Why busy?  Well, life is coming to that crossroads.  I can 'feel' it coming upon me.  I need to revitalise my existence.  Am not sure how yet of course but there are few options.  Firstly, I am the mother of two adorable children.  That part of my life makes me very, very happy unless they are moaning at me!   The house needs a complete overhaul but times are hard so this is going to have to be done efficiently and cheaply.    A bit of graft can go a long way.  And there are the inevitable assessments of other people in ones life.  Do they stay or go?   Not that many to rid myself of - being an Aspie brings with it a complete inability to sustain decent friendships/relationships.   Unless you happen to know the most understanding person on the planet, most people will be frustrated, angry or plain confused by being close to an Aspie! 

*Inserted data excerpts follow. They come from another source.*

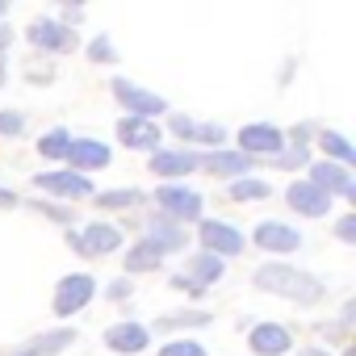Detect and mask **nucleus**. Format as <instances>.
Returning a JSON list of instances; mask_svg holds the SVG:
<instances>
[{
	"mask_svg": "<svg viewBox=\"0 0 356 356\" xmlns=\"http://www.w3.org/2000/svg\"><path fill=\"white\" fill-rule=\"evenodd\" d=\"M202 243H206V252L218 256V260L243 252V235H239L231 222H218V218H206V222H202Z\"/></svg>",
	"mask_w": 356,
	"mask_h": 356,
	"instance_id": "423d86ee",
	"label": "nucleus"
},
{
	"mask_svg": "<svg viewBox=\"0 0 356 356\" xmlns=\"http://www.w3.org/2000/svg\"><path fill=\"white\" fill-rule=\"evenodd\" d=\"M147 339H151V335H147L143 323H113V327L105 331V348H109V352H126V356H130V352H143Z\"/></svg>",
	"mask_w": 356,
	"mask_h": 356,
	"instance_id": "2eb2a0df",
	"label": "nucleus"
},
{
	"mask_svg": "<svg viewBox=\"0 0 356 356\" xmlns=\"http://www.w3.org/2000/svg\"><path fill=\"white\" fill-rule=\"evenodd\" d=\"M285 202H289V210H298L302 218H323V214L331 210V197H327L323 189H314L310 181H298V185H289Z\"/></svg>",
	"mask_w": 356,
	"mask_h": 356,
	"instance_id": "1a4fd4ad",
	"label": "nucleus"
},
{
	"mask_svg": "<svg viewBox=\"0 0 356 356\" xmlns=\"http://www.w3.org/2000/svg\"><path fill=\"white\" fill-rule=\"evenodd\" d=\"M118 138H122V147H134V151H159V126L147 118H122Z\"/></svg>",
	"mask_w": 356,
	"mask_h": 356,
	"instance_id": "9b49d317",
	"label": "nucleus"
},
{
	"mask_svg": "<svg viewBox=\"0 0 356 356\" xmlns=\"http://www.w3.org/2000/svg\"><path fill=\"white\" fill-rule=\"evenodd\" d=\"M256 248H268V252H298L302 248V235L285 222H260L256 227Z\"/></svg>",
	"mask_w": 356,
	"mask_h": 356,
	"instance_id": "dca6fc26",
	"label": "nucleus"
},
{
	"mask_svg": "<svg viewBox=\"0 0 356 356\" xmlns=\"http://www.w3.org/2000/svg\"><path fill=\"white\" fill-rule=\"evenodd\" d=\"M9 38H13V34H9V26H0V51L9 47Z\"/></svg>",
	"mask_w": 356,
	"mask_h": 356,
	"instance_id": "4c0bfd02",
	"label": "nucleus"
},
{
	"mask_svg": "<svg viewBox=\"0 0 356 356\" xmlns=\"http://www.w3.org/2000/svg\"><path fill=\"white\" fill-rule=\"evenodd\" d=\"M189 281H193L197 289H206V285L222 281V260H218V256H210V252L193 256V260H189Z\"/></svg>",
	"mask_w": 356,
	"mask_h": 356,
	"instance_id": "4be33fe9",
	"label": "nucleus"
},
{
	"mask_svg": "<svg viewBox=\"0 0 356 356\" xmlns=\"http://www.w3.org/2000/svg\"><path fill=\"white\" fill-rule=\"evenodd\" d=\"M252 281H256V289L289 298V302H302V306H310V302L323 298V281L310 277V273H302V268H289V264H264V268H256Z\"/></svg>",
	"mask_w": 356,
	"mask_h": 356,
	"instance_id": "f257e3e1",
	"label": "nucleus"
},
{
	"mask_svg": "<svg viewBox=\"0 0 356 356\" xmlns=\"http://www.w3.org/2000/svg\"><path fill=\"white\" fill-rule=\"evenodd\" d=\"M306 356H327V352H323V348H310V352H306Z\"/></svg>",
	"mask_w": 356,
	"mask_h": 356,
	"instance_id": "58836bf2",
	"label": "nucleus"
},
{
	"mask_svg": "<svg viewBox=\"0 0 356 356\" xmlns=\"http://www.w3.org/2000/svg\"><path fill=\"white\" fill-rule=\"evenodd\" d=\"M147 243L163 256V252H181V248L189 243V235L176 227V222H168V218L159 214V218H151V235H147Z\"/></svg>",
	"mask_w": 356,
	"mask_h": 356,
	"instance_id": "a211bd4d",
	"label": "nucleus"
},
{
	"mask_svg": "<svg viewBox=\"0 0 356 356\" xmlns=\"http://www.w3.org/2000/svg\"><path fill=\"white\" fill-rule=\"evenodd\" d=\"M310 185L323 189L327 197H331V193H339V197H352V193H356L352 172L339 168V163H314V168H310Z\"/></svg>",
	"mask_w": 356,
	"mask_h": 356,
	"instance_id": "ddd939ff",
	"label": "nucleus"
},
{
	"mask_svg": "<svg viewBox=\"0 0 356 356\" xmlns=\"http://www.w3.org/2000/svg\"><path fill=\"white\" fill-rule=\"evenodd\" d=\"M155 202H159V214H163L168 222H185V218H202V193H193V189H181V185H168V189H159V193H155Z\"/></svg>",
	"mask_w": 356,
	"mask_h": 356,
	"instance_id": "7ed1b4c3",
	"label": "nucleus"
},
{
	"mask_svg": "<svg viewBox=\"0 0 356 356\" xmlns=\"http://www.w3.org/2000/svg\"><path fill=\"white\" fill-rule=\"evenodd\" d=\"M105 293H109L113 302H126V298H130V281H122V277H118V281H109V289H105Z\"/></svg>",
	"mask_w": 356,
	"mask_h": 356,
	"instance_id": "f704fd0d",
	"label": "nucleus"
},
{
	"mask_svg": "<svg viewBox=\"0 0 356 356\" xmlns=\"http://www.w3.org/2000/svg\"><path fill=\"white\" fill-rule=\"evenodd\" d=\"M67 159H72V168L84 176V168L92 172V168H105V163H109V147H105V143H97V138H80V143H72Z\"/></svg>",
	"mask_w": 356,
	"mask_h": 356,
	"instance_id": "6ab92c4d",
	"label": "nucleus"
},
{
	"mask_svg": "<svg viewBox=\"0 0 356 356\" xmlns=\"http://www.w3.org/2000/svg\"><path fill=\"white\" fill-rule=\"evenodd\" d=\"M134 202H143V193H138V189H109V193H101V197H97V206H101V210H130Z\"/></svg>",
	"mask_w": 356,
	"mask_h": 356,
	"instance_id": "cd10ccee",
	"label": "nucleus"
},
{
	"mask_svg": "<svg viewBox=\"0 0 356 356\" xmlns=\"http://www.w3.org/2000/svg\"><path fill=\"white\" fill-rule=\"evenodd\" d=\"M335 235H339L343 243H356V214H343L339 227H335Z\"/></svg>",
	"mask_w": 356,
	"mask_h": 356,
	"instance_id": "72a5a7b5",
	"label": "nucleus"
},
{
	"mask_svg": "<svg viewBox=\"0 0 356 356\" xmlns=\"http://www.w3.org/2000/svg\"><path fill=\"white\" fill-rule=\"evenodd\" d=\"M172 130L181 134L185 143H202V147H218V151H222V138H227L222 126H214V122H193V118H185V113H172Z\"/></svg>",
	"mask_w": 356,
	"mask_h": 356,
	"instance_id": "f8f14e48",
	"label": "nucleus"
},
{
	"mask_svg": "<svg viewBox=\"0 0 356 356\" xmlns=\"http://www.w3.org/2000/svg\"><path fill=\"white\" fill-rule=\"evenodd\" d=\"M210 314L206 310H176V314H163L155 323V331H176V327H206Z\"/></svg>",
	"mask_w": 356,
	"mask_h": 356,
	"instance_id": "393cba45",
	"label": "nucleus"
},
{
	"mask_svg": "<svg viewBox=\"0 0 356 356\" xmlns=\"http://www.w3.org/2000/svg\"><path fill=\"white\" fill-rule=\"evenodd\" d=\"M113 97L130 109V118H155V113H163V97H155V92H147V88H138L134 80H113Z\"/></svg>",
	"mask_w": 356,
	"mask_h": 356,
	"instance_id": "39448f33",
	"label": "nucleus"
},
{
	"mask_svg": "<svg viewBox=\"0 0 356 356\" xmlns=\"http://www.w3.org/2000/svg\"><path fill=\"white\" fill-rule=\"evenodd\" d=\"M72 248L80 256H109L122 248V231L109 227V222H88V231H76L72 235Z\"/></svg>",
	"mask_w": 356,
	"mask_h": 356,
	"instance_id": "20e7f679",
	"label": "nucleus"
},
{
	"mask_svg": "<svg viewBox=\"0 0 356 356\" xmlns=\"http://www.w3.org/2000/svg\"><path fill=\"white\" fill-rule=\"evenodd\" d=\"M306 163V151L302 147H289V151H277V168H298Z\"/></svg>",
	"mask_w": 356,
	"mask_h": 356,
	"instance_id": "7c9ffc66",
	"label": "nucleus"
},
{
	"mask_svg": "<svg viewBox=\"0 0 356 356\" xmlns=\"http://www.w3.org/2000/svg\"><path fill=\"white\" fill-rule=\"evenodd\" d=\"M159 260H163V256H159L147 239L126 252V268H130V273H151V268H159Z\"/></svg>",
	"mask_w": 356,
	"mask_h": 356,
	"instance_id": "b1692460",
	"label": "nucleus"
},
{
	"mask_svg": "<svg viewBox=\"0 0 356 356\" xmlns=\"http://www.w3.org/2000/svg\"><path fill=\"white\" fill-rule=\"evenodd\" d=\"M193 163L197 159L189 151H151V172L155 176H168V181H172V176H185Z\"/></svg>",
	"mask_w": 356,
	"mask_h": 356,
	"instance_id": "412c9836",
	"label": "nucleus"
},
{
	"mask_svg": "<svg viewBox=\"0 0 356 356\" xmlns=\"http://www.w3.org/2000/svg\"><path fill=\"white\" fill-rule=\"evenodd\" d=\"M159 356H206V352H202V343H193V339H172V343L159 348Z\"/></svg>",
	"mask_w": 356,
	"mask_h": 356,
	"instance_id": "c85d7f7f",
	"label": "nucleus"
},
{
	"mask_svg": "<svg viewBox=\"0 0 356 356\" xmlns=\"http://www.w3.org/2000/svg\"><path fill=\"white\" fill-rule=\"evenodd\" d=\"M30 42H34L38 51H55V55H63V51L76 47V34H72L63 22H55V17H38V22L30 26Z\"/></svg>",
	"mask_w": 356,
	"mask_h": 356,
	"instance_id": "0eeeda50",
	"label": "nucleus"
},
{
	"mask_svg": "<svg viewBox=\"0 0 356 356\" xmlns=\"http://www.w3.org/2000/svg\"><path fill=\"white\" fill-rule=\"evenodd\" d=\"M343 356H356V352H352V348H348V352H343Z\"/></svg>",
	"mask_w": 356,
	"mask_h": 356,
	"instance_id": "79ce46f5",
	"label": "nucleus"
},
{
	"mask_svg": "<svg viewBox=\"0 0 356 356\" xmlns=\"http://www.w3.org/2000/svg\"><path fill=\"white\" fill-rule=\"evenodd\" d=\"M76 339V331H47V335H34V339H26V343H17L13 352H5V356H55V352H63L67 343Z\"/></svg>",
	"mask_w": 356,
	"mask_h": 356,
	"instance_id": "f3484780",
	"label": "nucleus"
},
{
	"mask_svg": "<svg viewBox=\"0 0 356 356\" xmlns=\"http://www.w3.org/2000/svg\"><path fill=\"white\" fill-rule=\"evenodd\" d=\"M38 151H42L47 159H67V151H72V134H67V130H51V134L38 138Z\"/></svg>",
	"mask_w": 356,
	"mask_h": 356,
	"instance_id": "bb28decb",
	"label": "nucleus"
},
{
	"mask_svg": "<svg viewBox=\"0 0 356 356\" xmlns=\"http://www.w3.org/2000/svg\"><path fill=\"white\" fill-rule=\"evenodd\" d=\"M0 84H5V63H0Z\"/></svg>",
	"mask_w": 356,
	"mask_h": 356,
	"instance_id": "ea45409f",
	"label": "nucleus"
},
{
	"mask_svg": "<svg viewBox=\"0 0 356 356\" xmlns=\"http://www.w3.org/2000/svg\"><path fill=\"white\" fill-rule=\"evenodd\" d=\"M248 168H252V159L243 151H210L206 155V172H214V176H231V181H239Z\"/></svg>",
	"mask_w": 356,
	"mask_h": 356,
	"instance_id": "aec40b11",
	"label": "nucleus"
},
{
	"mask_svg": "<svg viewBox=\"0 0 356 356\" xmlns=\"http://www.w3.org/2000/svg\"><path fill=\"white\" fill-rule=\"evenodd\" d=\"M88 59H97V63H109V59H113V42H109V38L101 34V38H97L92 47H88Z\"/></svg>",
	"mask_w": 356,
	"mask_h": 356,
	"instance_id": "c756f323",
	"label": "nucleus"
},
{
	"mask_svg": "<svg viewBox=\"0 0 356 356\" xmlns=\"http://www.w3.org/2000/svg\"><path fill=\"white\" fill-rule=\"evenodd\" d=\"M0 17H5V0H0Z\"/></svg>",
	"mask_w": 356,
	"mask_h": 356,
	"instance_id": "a19ab883",
	"label": "nucleus"
},
{
	"mask_svg": "<svg viewBox=\"0 0 356 356\" xmlns=\"http://www.w3.org/2000/svg\"><path fill=\"white\" fill-rule=\"evenodd\" d=\"M248 343H252L256 356H281V352H289L293 335H289V327H281V323H256L252 335H248Z\"/></svg>",
	"mask_w": 356,
	"mask_h": 356,
	"instance_id": "9d476101",
	"label": "nucleus"
},
{
	"mask_svg": "<svg viewBox=\"0 0 356 356\" xmlns=\"http://www.w3.org/2000/svg\"><path fill=\"white\" fill-rule=\"evenodd\" d=\"M34 210H38V214H47V218H55V222H72V210H63V206H47V202H34Z\"/></svg>",
	"mask_w": 356,
	"mask_h": 356,
	"instance_id": "473e14b6",
	"label": "nucleus"
},
{
	"mask_svg": "<svg viewBox=\"0 0 356 356\" xmlns=\"http://www.w3.org/2000/svg\"><path fill=\"white\" fill-rule=\"evenodd\" d=\"M264 197H268V185L256 181V176H239L231 185V202H264Z\"/></svg>",
	"mask_w": 356,
	"mask_h": 356,
	"instance_id": "a878e982",
	"label": "nucleus"
},
{
	"mask_svg": "<svg viewBox=\"0 0 356 356\" xmlns=\"http://www.w3.org/2000/svg\"><path fill=\"white\" fill-rule=\"evenodd\" d=\"M38 189H47V193H55V197H67V202L92 193L88 176H80V172H42V176H38Z\"/></svg>",
	"mask_w": 356,
	"mask_h": 356,
	"instance_id": "4468645a",
	"label": "nucleus"
},
{
	"mask_svg": "<svg viewBox=\"0 0 356 356\" xmlns=\"http://www.w3.org/2000/svg\"><path fill=\"white\" fill-rule=\"evenodd\" d=\"M281 143H285V134H281L277 126H268V122H252V126L239 130V147H243V155H277Z\"/></svg>",
	"mask_w": 356,
	"mask_h": 356,
	"instance_id": "6e6552de",
	"label": "nucleus"
},
{
	"mask_svg": "<svg viewBox=\"0 0 356 356\" xmlns=\"http://www.w3.org/2000/svg\"><path fill=\"white\" fill-rule=\"evenodd\" d=\"M22 130H26L22 113H0V134H22Z\"/></svg>",
	"mask_w": 356,
	"mask_h": 356,
	"instance_id": "2f4dec72",
	"label": "nucleus"
},
{
	"mask_svg": "<svg viewBox=\"0 0 356 356\" xmlns=\"http://www.w3.org/2000/svg\"><path fill=\"white\" fill-rule=\"evenodd\" d=\"M97 293V281L88 277V273H72V277H63L59 285H55V314H63V318H72L76 310H84L88 306V298Z\"/></svg>",
	"mask_w": 356,
	"mask_h": 356,
	"instance_id": "f03ea898",
	"label": "nucleus"
},
{
	"mask_svg": "<svg viewBox=\"0 0 356 356\" xmlns=\"http://www.w3.org/2000/svg\"><path fill=\"white\" fill-rule=\"evenodd\" d=\"M172 285H176V289H189V293H202V289H197L189 277H172Z\"/></svg>",
	"mask_w": 356,
	"mask_h": 356,
	"instance_id": "c9c22d12",
	"label": "nucleus"
},
{
	"mask_svg": "<svg viewBox=\"0 0 356 356\" xmlns=\"http://www.w3.org/2000/svg\"><path fill=\"white\" fill-rule=\"evenodd\" d=\"M13 202H17V197H13V193H5V189H0V210H9V206H13Z\"/></svg>",
	"mask_w": 356,
	"mask_h": 356,
	"instance_id": "e433bc0d",
	"label": "nucleus"
},
{
	"mask_svg": "<svg viewBox=\"0 0 356 356\" xmlns=\"http://www.w3.org/2000/svg\"><path fill=\"white\" fill-rule=\"evenodd\" d=\"M318 147H323V151H327V155H331V159H335L339 168H348V163L356 159L352 143H348L343 134H335V130H323V134H318Z\"/></svg>",
	"mask_w": 356,
	"mask_h": 356,
	"instance_id": "5701e85b",
	"label": "nucleus"
}]
</instances>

Other Aspies 'get it' so if I could surround myself by other Aspies things would go quite well.  Complete lack of demands, the occasional meltdown, the lack of verbal communication....hmm...sounding quite good actually.

So.  My cooking is actually improving believe it or not.  I made a cracking roast beef a couple of Sunday's ago.  This was thanks to the masterful Heston Bloomin' Tail.   I took a big wedge of beef, poured in some stock, wrapped the whole shebang in  foil and slow cooked it for several hours.  I left it to rest for twenty minutes and it was very soft, tasty and rather amazing...woohoo.

Since then, I have glided effortlessly between making stuff myself from scratch which I love and buying horrible ready made gunge - slowly the family are coming round to 'home made is best'.    I have a technique going and it wont be long before anything from the freezer counter will not be allowed (unless it's ice cream).  Quite right.  Oh, and frozen peas are actually edible (if you cook them of course).   The midway between meals are the ones like spag bol - fresh beef mince but a jar of sauce....these are still popular.  I have yet to make a good pasta sauce that everyone likes. 

Indeed, cooking is still a lovely past time.  With a bit of a holiday next week - I hope to indulge myself with some baking too.  I thought a good bread made with olive oil and a wholesome soup....wonderful.    I did make a white cabbage soup recently and it was extremely nice.  Unfortunately, the thought of cabbage soup upsets a lot of people and no takers except my lovely daughter who will try anything. 

I might even buy a tin of paint and get stuck into son's room - he will be away for the week so it's an ideal opportunity to make one room in the house almost habitable.  Or is that just plain ambitious.....

Step up - sometimes the best views are from the highest windows.